Bev scosse la testa. «Però credo di poterlo scoprire, se vuoi. È importante?»
«La polizia ha taciuto all'opinione pubblica alcuni dettagli di cui soltanto l'assassino può essere a conoscenza.»
«Capisco...» Bev abbassò gli occhi sulla lattina che teneva in mano, poi guardò di nuovo me. «Credo che non si tratterebbe di omicidio neppure se i membri della mia associazione avessero agito come sostiene la stampa: eliminare mostri pericolosi non dovrebbe essere considerato un crimine.»
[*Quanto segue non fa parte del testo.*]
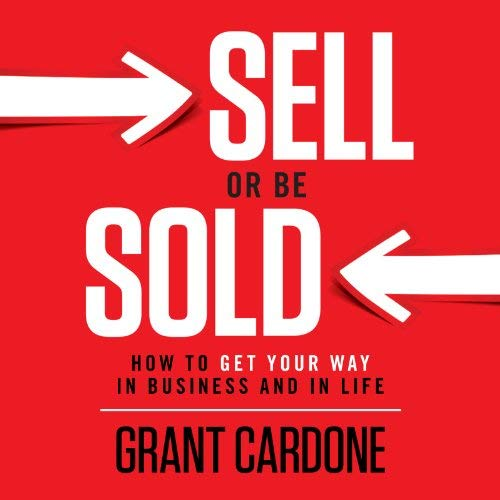Digital Marketing Books Sell or be sold Grant Cardone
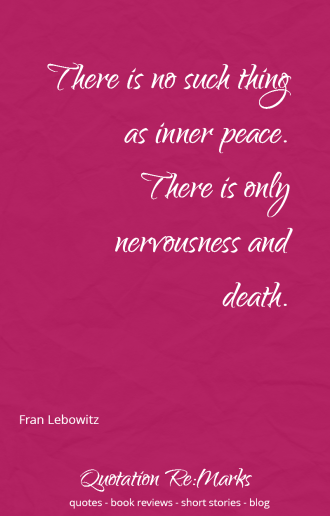 fran-lebowitz-quote-nervousness-death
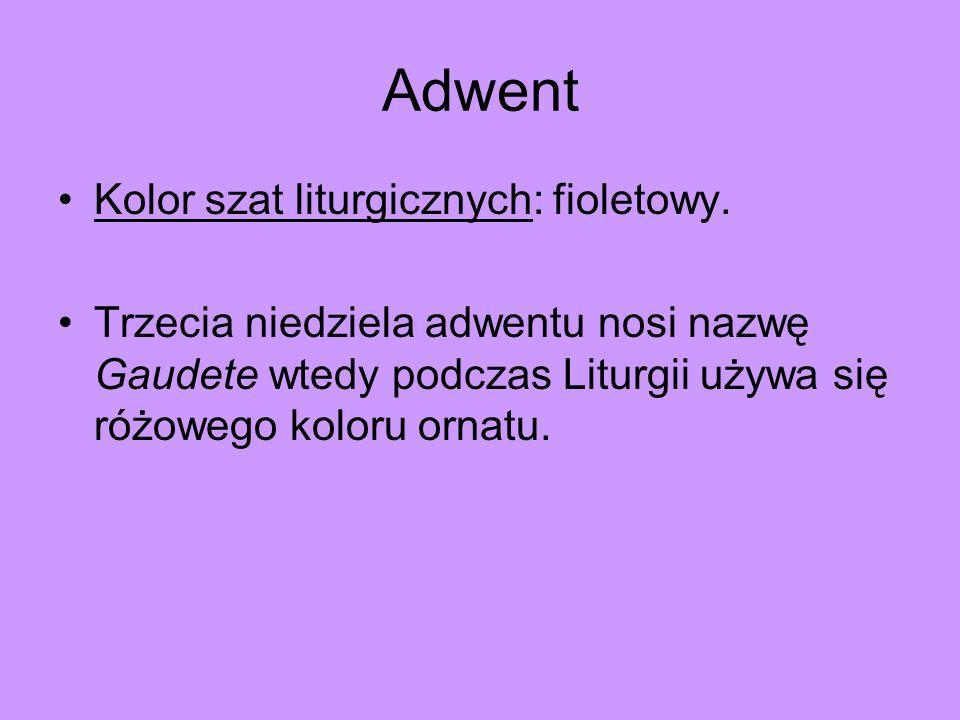 Adwent Kolor szat liturgicznych: fioletowy.
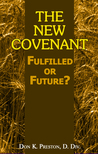 The New Covenant: Fulfilled or Future? - Has the New Covenant of Jeremiah 31 Been Established?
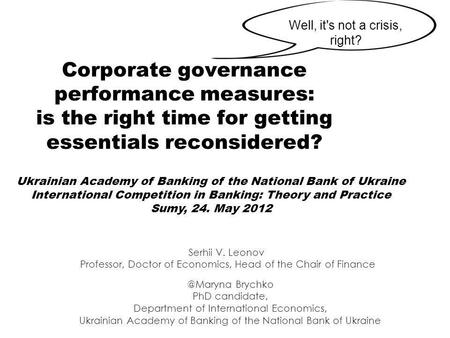 Corporate governance performance measures: is the right time for getting essentials reconsidered? Well, it's not a crisis, Brychko PhD candidate,
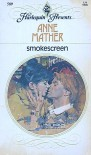 Smokescreen (Harlequin Presents, #509) - Anne Mather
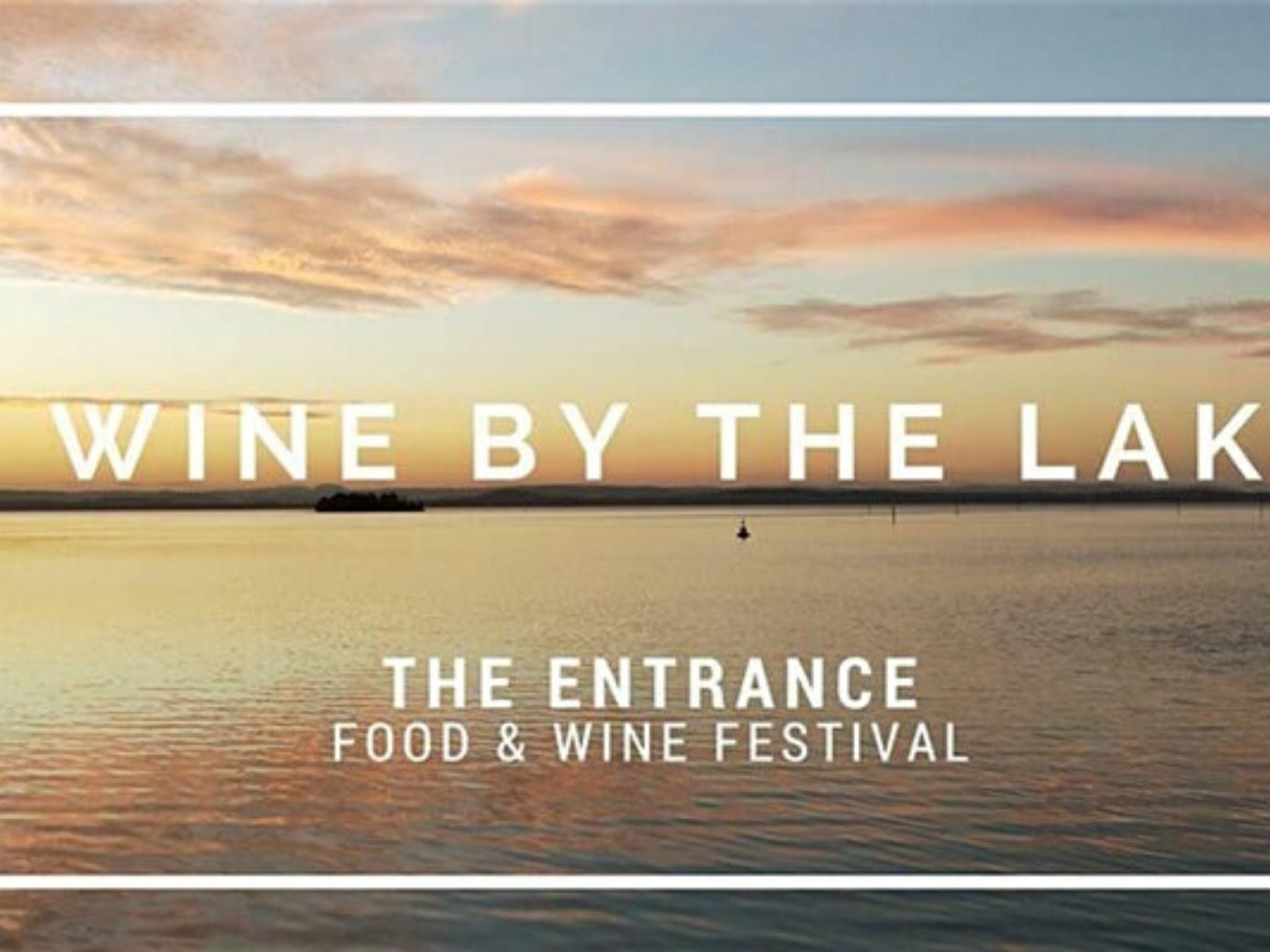 The Entrance Food and Wine Festival - Accommodation Great Ocean Road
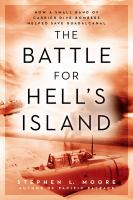 The Battle for Hell's Island: How a Small Band of Carrier Dive-Bombers Helped Save Guadalcanal 9780451473752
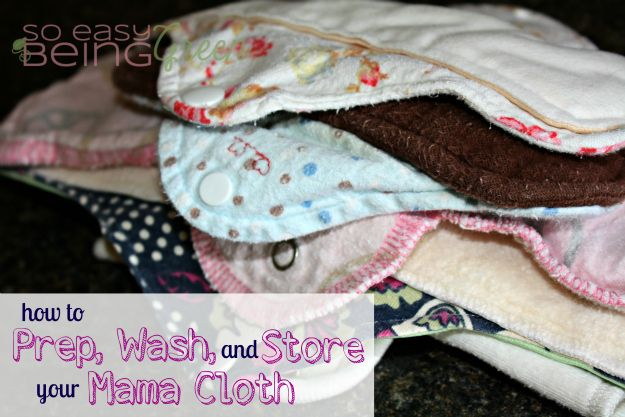 Mama Cloth {a Series}: Prep, Laundering, and Storage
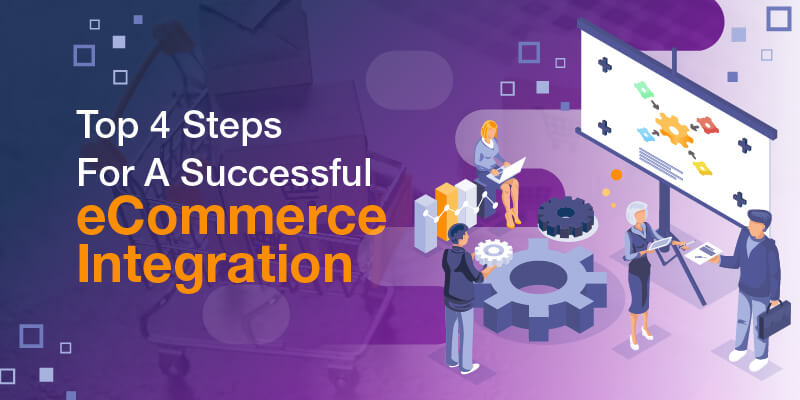 Top 4 Steps For A Successful eCommerce Integration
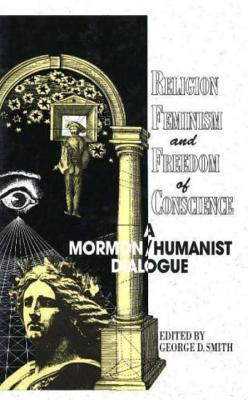Religion, Feminism, and Freedom of Conscience: A Mormon/Humanist Dialogue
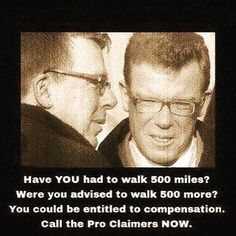Have YOU had to walk 500 miles? Were you advised to walk 500 more? You could be entitled to compensation. Call the Pro Claimers NOW.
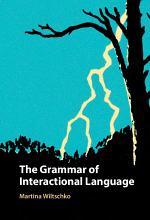The Grammar of Interactional Language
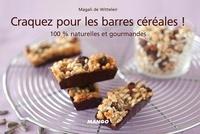 Magali de Witteleir - Craquez pour les barres céréales ! - 100% naturelles et gourmandes.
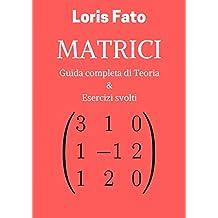 Matrici: Teoria & Esercizi (MathFlash Vol. 1) (Italian Edition)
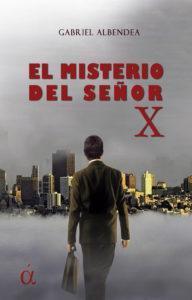 El misterio del señor X par Gabriel Albendea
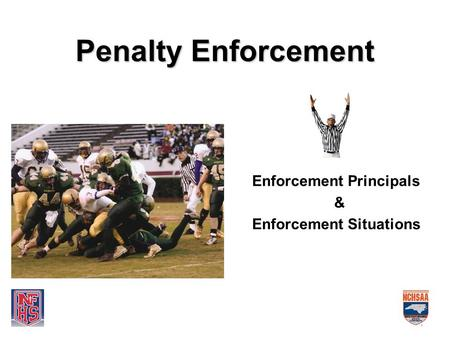 Penalty Enforcement Enforcement Principals & Enforcement Situations.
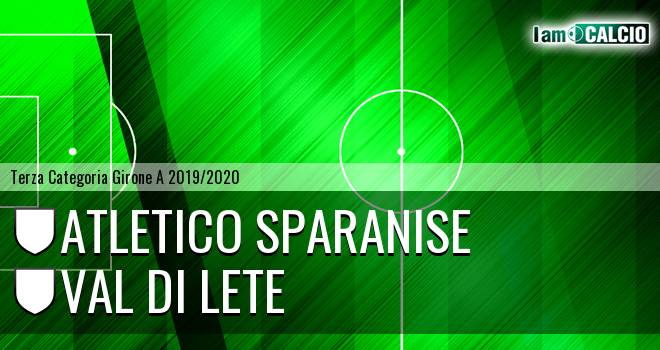 Atletico Sparanise - Val di Lete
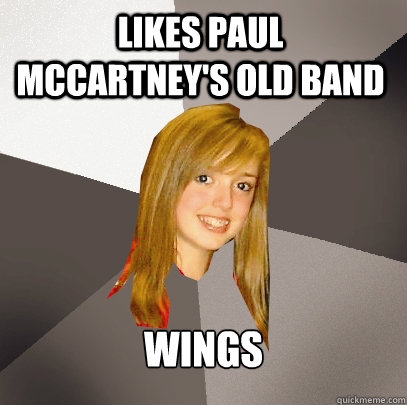 likes paul mccartney's old band wings - likes paul mccartney's old band wings  Musically Oblivious 8th Grader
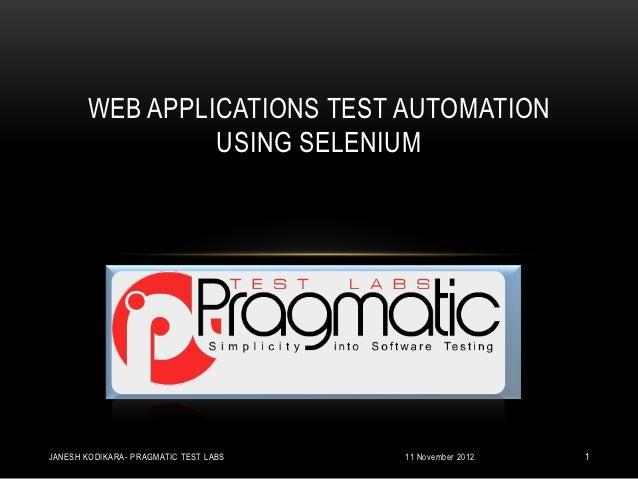 WEB APPLICATIONS TEST AUTOMATION                USING SELENIUMJANESH KODIKARA- PRAGMATIC TEST LABS   11 November 2012   1
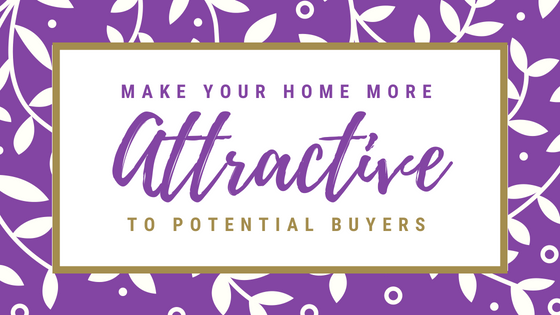 make your home more attractive to potential buyers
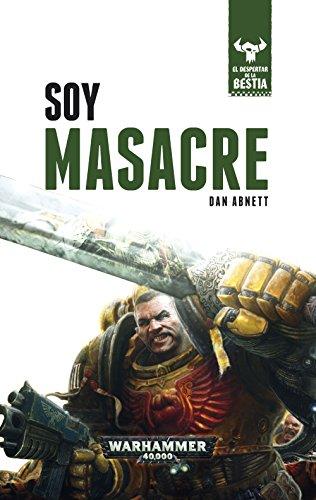 El despertar de la bestia nº 01/10 Soy Masacre: El despertar de la bestia . Libro I (Warhammer 40.000)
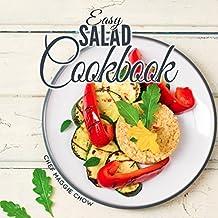 Easy Salad Cookbook (Salad Recipes, Salad Cookbook, Salad Dressing Recipes, Salad Dressing Cookbook 1)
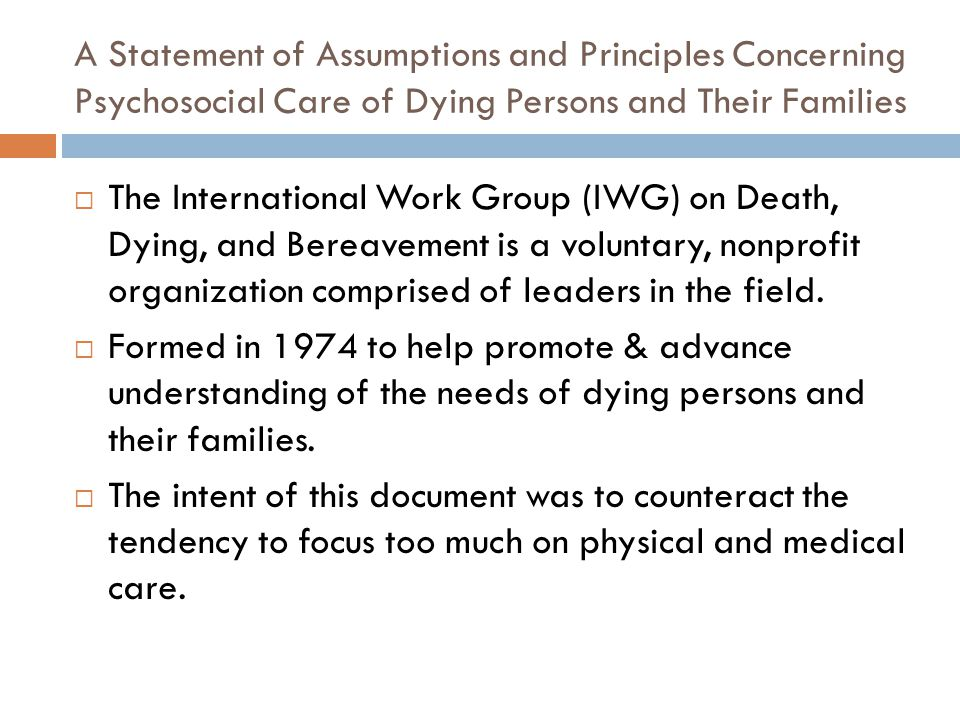A Statement of Assumptions and Principles Concerning Psychosocial Care of Dying Persons and Their Families  The International Work Group (IWG) on Dea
In passato, ero stata completamente d'accordo con Bev. Adesso lo ero ancora, ma solo in parte. «Ma perché sei disposta ad aiutarci?»
Con gli occhi scuri, quasi neri, Bev mi scrutò. «Te lo devo.»
«Anche tu mi hai salvato la vita, perciò non mi devi nulla.»
«Ci sarà sempre un debito, fra noi. Sempre.»
Scrutandola a mia volta, compresi. Bev mi aveva implorato di non dire a nessuno che aveva maciullato la testa del vampiro. La scoperta di essere capace di commettere una violenza simile, quale che ne fosse la motivazione, probabilmente l'aveva riempita di orrore. Ecco perché avevo dichiarato alla polizia che lei aveva distratto il vampiro, offrendomi l'opportunità di eliminarlo, e lei, per quella piccola bugia a fin di bene, mi aveva dimostrato una gratitudine sproporzionata. Forse, se nessun altro ne era a conoscenza, poteva fingere che non fosse mai accaduto...
Alzandosi, Bev si rassettò la gonna, quindi posò la lattina sul bordo della scrivania. «Quando avrò scoperto qualcosa, lascerò un messaggio a Ms. Sims.»
Annuii. «Ti sono molto grata per quello che stai facendo.» Forse Bev si accingeva a tradire la sua causa per aiutarmi.
«La violenza non è mai la risposta», dichiarò Bev, con la giacca porpora drappeggiata su un braccio e la borsetta stretta fra le mani. «Dobbiamo agire nel rispetto delle leggi. La HAV sta dalla parte della legge e dell'ordine, non dei vigilanti e di coloro che li sostengono.»
Sembrava un discorso preregistrato, ma lasciai correre: ognuno di noi ha bisogno di qualcosa in cui credere.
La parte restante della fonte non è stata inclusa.